In the material, change "orange foliage bush" to "orange shrub" in the lines from the one with "Regarding the scene" through the end of the material, leaving all else unchanged. Write those lines out again.

[Items from a data source]

--------------------------------------------------

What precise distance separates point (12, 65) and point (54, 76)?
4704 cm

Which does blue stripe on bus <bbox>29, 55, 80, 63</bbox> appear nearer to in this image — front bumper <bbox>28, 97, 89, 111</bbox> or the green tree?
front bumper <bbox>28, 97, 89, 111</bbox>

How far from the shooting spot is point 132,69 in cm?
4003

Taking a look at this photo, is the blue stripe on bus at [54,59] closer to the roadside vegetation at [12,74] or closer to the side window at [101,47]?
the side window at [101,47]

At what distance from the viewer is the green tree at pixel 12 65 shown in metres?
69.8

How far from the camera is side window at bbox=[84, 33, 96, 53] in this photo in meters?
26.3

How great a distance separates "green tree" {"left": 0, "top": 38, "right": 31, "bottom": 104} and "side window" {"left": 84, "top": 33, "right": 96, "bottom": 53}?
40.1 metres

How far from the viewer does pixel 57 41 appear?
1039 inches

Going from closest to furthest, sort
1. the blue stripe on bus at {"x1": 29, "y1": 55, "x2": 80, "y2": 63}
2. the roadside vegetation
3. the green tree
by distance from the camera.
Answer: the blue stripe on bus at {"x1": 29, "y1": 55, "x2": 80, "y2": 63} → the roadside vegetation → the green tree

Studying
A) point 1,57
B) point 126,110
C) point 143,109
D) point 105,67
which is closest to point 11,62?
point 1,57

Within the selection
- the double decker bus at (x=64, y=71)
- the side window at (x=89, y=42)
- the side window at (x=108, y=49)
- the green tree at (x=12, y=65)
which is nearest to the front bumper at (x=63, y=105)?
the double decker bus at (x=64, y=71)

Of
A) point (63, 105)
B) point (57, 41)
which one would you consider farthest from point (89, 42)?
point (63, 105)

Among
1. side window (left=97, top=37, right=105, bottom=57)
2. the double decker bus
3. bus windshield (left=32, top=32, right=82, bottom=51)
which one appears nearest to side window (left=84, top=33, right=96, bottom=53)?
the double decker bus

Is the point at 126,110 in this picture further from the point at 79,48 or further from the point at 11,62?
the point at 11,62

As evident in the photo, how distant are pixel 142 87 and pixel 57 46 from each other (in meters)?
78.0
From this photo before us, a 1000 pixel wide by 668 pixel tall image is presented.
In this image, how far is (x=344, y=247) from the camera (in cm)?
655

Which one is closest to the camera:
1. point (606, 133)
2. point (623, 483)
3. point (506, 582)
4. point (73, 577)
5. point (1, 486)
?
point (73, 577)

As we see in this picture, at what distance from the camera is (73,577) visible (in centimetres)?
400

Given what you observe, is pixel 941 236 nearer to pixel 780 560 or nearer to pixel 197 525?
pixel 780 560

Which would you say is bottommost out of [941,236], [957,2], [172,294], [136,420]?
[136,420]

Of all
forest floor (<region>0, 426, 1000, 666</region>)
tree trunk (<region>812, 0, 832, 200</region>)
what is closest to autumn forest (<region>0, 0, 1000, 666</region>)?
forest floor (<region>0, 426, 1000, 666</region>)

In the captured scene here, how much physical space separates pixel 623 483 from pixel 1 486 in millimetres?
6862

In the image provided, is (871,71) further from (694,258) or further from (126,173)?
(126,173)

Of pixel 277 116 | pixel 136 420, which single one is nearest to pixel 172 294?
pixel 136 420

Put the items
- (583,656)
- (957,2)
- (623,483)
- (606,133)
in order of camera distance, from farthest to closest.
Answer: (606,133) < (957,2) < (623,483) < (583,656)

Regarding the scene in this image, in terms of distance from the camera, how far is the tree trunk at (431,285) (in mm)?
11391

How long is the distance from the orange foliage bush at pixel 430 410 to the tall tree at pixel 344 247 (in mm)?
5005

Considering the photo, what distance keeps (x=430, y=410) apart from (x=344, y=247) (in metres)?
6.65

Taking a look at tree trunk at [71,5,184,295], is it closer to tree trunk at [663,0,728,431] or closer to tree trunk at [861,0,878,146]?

--------------------------------------------------

▶ [Solution to the exercise]
Regarding the scene in this image, in terms of distance from the camera, how far is the tree trunk at (431,285) (in mm)?
11391

How long is the distance from the orange shrub at pixel 430 410 to the tall tree at pixel 344 247 (in mm)?
5005

Considering the photo, what distance keeps (x=430, y=410) apart from (x=344, y=247) (in metres)?
6.65

Taking a look at tree trunk at [71,5,184,295], is it closer to tree trunk at [663,0,728,431] or closer to tree trunk at [861,0,878,146]?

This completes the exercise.